It is all very well aspiring to make your internal combustion engine car company the next Tesla, but these shifts in approach rub against an ingrained culture that fears radical change.
Love him or hate him, but Elon Musk’s strategy to turn the automotive industry on its head has proved so disruptive that many believe most existing carmakers will not survive the transition to electric vehicles and autonomous cars. Tesla is effectively a mobile platform on four wheels, where new functionality and updates are transmitted over the air. Such software updates offer Tesla customers improvements, which do not require them to buy a brand-new car or go into a garage to have a part fitted.
Industry experts believe that the idea of a car as – to use software industry terminology – a mobility solution – represents the next phase of car ownership.

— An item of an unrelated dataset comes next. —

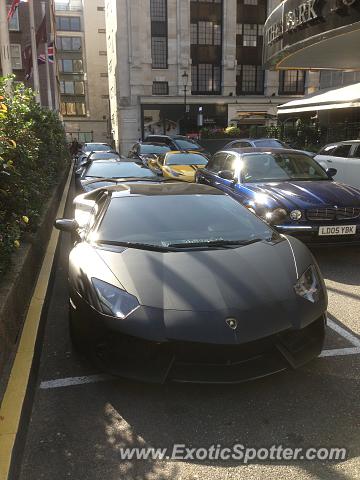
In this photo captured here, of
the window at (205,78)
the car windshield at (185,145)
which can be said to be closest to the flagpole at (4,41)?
the car windshield at (185,145)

Many cars on our roads are not necessarily “owned” outright. They are acquired through a lease, or some form of personal finance and the owner pays a monthly fee. Whatever financial jargon the finance company behind the car purchase uses, it is effectively a monthly subscription for a fixed term….and a usage limit, measured in annual mileage.
Then there is the pay per use car clubs, which are most definitely inspired by the as a service subscription model.
All carmakers are looking to address the changes in the way people want to own and drive cars. But BMW’s idea to ask its customers to pay £15 a month for a heated seat subscription seems a bit cheeky and, perhaps, misses the point. And former Volkswagen CEO, Herbert Diess’ recent and sudden departure from the carmaker, has been linked to poor software development. According to a report in the Financial Times, Daniela Carvallo, VW’s work council leader, last year criticised Diess for problems in the company’s software development programme.
A new survey of 500 businesses conducted by Censurwide for Leapworks, found that 69% of UK and 85% of US CEOs think it’s acceptable to release software that hasn’t been properly tested, so long as it is patched later. One would hope that the CEOs of car companies are not among those CEOs who are happy to ship products with flawed software.
Over the air software updates provide a mechanism to deploy new (and hopefully useful) functionality, some of which may come at a premium. But the problem for carmakers is that they are not software companies. While they are undoubtedly pioneers of mechanical engineering, we are now witnessing the collision of two worlds, and it is software that will define the roadmap of the cars we use.